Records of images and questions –
▼

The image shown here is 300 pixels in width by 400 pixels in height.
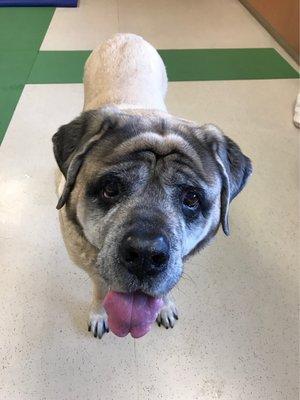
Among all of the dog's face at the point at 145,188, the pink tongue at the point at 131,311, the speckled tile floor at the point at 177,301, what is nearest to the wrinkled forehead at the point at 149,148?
the dog's face at the point at 145,188

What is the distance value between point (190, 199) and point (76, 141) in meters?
0.47

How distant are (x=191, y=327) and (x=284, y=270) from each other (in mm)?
664

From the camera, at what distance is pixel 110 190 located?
4.65 ft

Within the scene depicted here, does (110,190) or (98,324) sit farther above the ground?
(110,190)

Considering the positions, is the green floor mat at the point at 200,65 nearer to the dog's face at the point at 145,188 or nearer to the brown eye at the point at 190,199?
the dog's face at the point at 145,188

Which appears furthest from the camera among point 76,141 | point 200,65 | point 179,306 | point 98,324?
point 200,65

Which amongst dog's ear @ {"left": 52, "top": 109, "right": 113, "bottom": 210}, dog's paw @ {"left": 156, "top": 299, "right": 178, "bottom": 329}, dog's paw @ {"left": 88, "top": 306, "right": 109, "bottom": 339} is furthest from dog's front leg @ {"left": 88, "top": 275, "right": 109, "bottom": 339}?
dog's ear @ {"left": 52, "top": 109, "right": 113, "bottom": 210}

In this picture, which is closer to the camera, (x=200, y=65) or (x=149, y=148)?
(x=149, y=148)

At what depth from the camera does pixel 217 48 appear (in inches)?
175

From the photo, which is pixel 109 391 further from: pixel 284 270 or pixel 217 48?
pixel 217 48

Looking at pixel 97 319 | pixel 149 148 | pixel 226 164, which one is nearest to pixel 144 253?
pixel 149 148

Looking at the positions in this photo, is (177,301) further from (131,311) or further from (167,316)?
(131,311)

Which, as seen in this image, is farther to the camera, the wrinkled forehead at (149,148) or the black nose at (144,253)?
the wrinkled forehead at (149,148)

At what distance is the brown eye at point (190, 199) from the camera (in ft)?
4.71
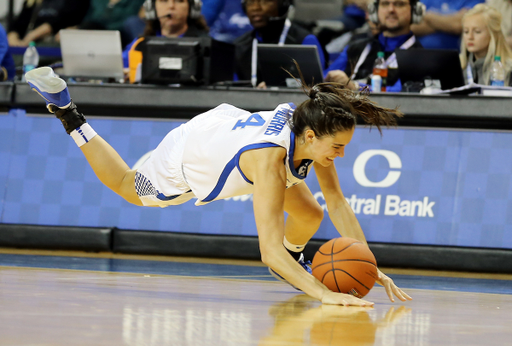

▲

Exercise instructions –
Put every line of the records above into a numbered list, omitting blank lines and leaving out the pictures.

Result of the task –
1. The image shown here is 300 pixels in width by 400 pixels in height.
2. Among all of the dog's face at the point at 145,188, the pink tongue at the point at 131,311, the speckled tile floor at the point at 177,301, what is nearest to the wrinkled forehead at the point at 149,148?
3. the dog's face at the point at 145,188
4. What is the distance value between point (190, 199) and point (76, 141) in meters?
5. 0.47
6. How distant are (x=191, y=327) and (x=284, y=270) from each other (in mm)?
7. 664
8. From the camera, at what distance is pixel 110 190 located?
9. 4.65 ft
10. Within the scene depicted here, does (110,190) or (98,324) sit farther above the ground?
11. (110,190)
12. Considering the positions, is the green floor mat at the point at 200,65 nearer to the dog's face at the point at 145,188 or nearer to the brown eye at the point at 190,199?
13. the dog's face at the point at 145,188
14. Which appears furthest from the camera among point 76,141 | point 200,65 | point 179,306 | point 98,324?
15. point 200,65
16. Which amongst dog's ear @ {"left": 52, "top": 109, "right": 113, "bottom": 210}, dog's paw @ {"left": 156, "top": 299, "right": 178, "bottom": 329}, dog's paw @ {"left": 88, "top": 306, "right": 109, "bottom": 339} is furthest from dog's front leg @ {"left": 88, "top": 275, "right": 109, "bottom": 339}?
17. dog's ear @ {"left": 52, "top": 109, "right": 113, "bottom": 210}
18. In this picture, which is closer to the camera, (x=200, y=65) or (x=149, y=148)?
19. (x=149, y=148)
20. At what depth from the camera does pixel 217 48 appear (in inches)?
21. 175
22. From the photo, which is pixel 109 391 further from: pixel 284 270 or pixel 217 48?
23. pixel 217 48
24. Looking at pixel 97 319 | pixel 149 148 | pixel 226 164, which one is nearest to pixel 144 253?
25. pixel 149 148
26. Looking at the positions in this photo, is (177,301) further from (131,311) or further from (167,316)?
27. (131,311)
28. Which, as seen in this image, is farther to the camera, the wrinkled forehead at (149,148) or the black nose at (144,253)?
29. the wrinkled forehead at (149,148)
30. At what distance is the brown eye at point (190, 199) from the camera (in ft)?
31. 4.71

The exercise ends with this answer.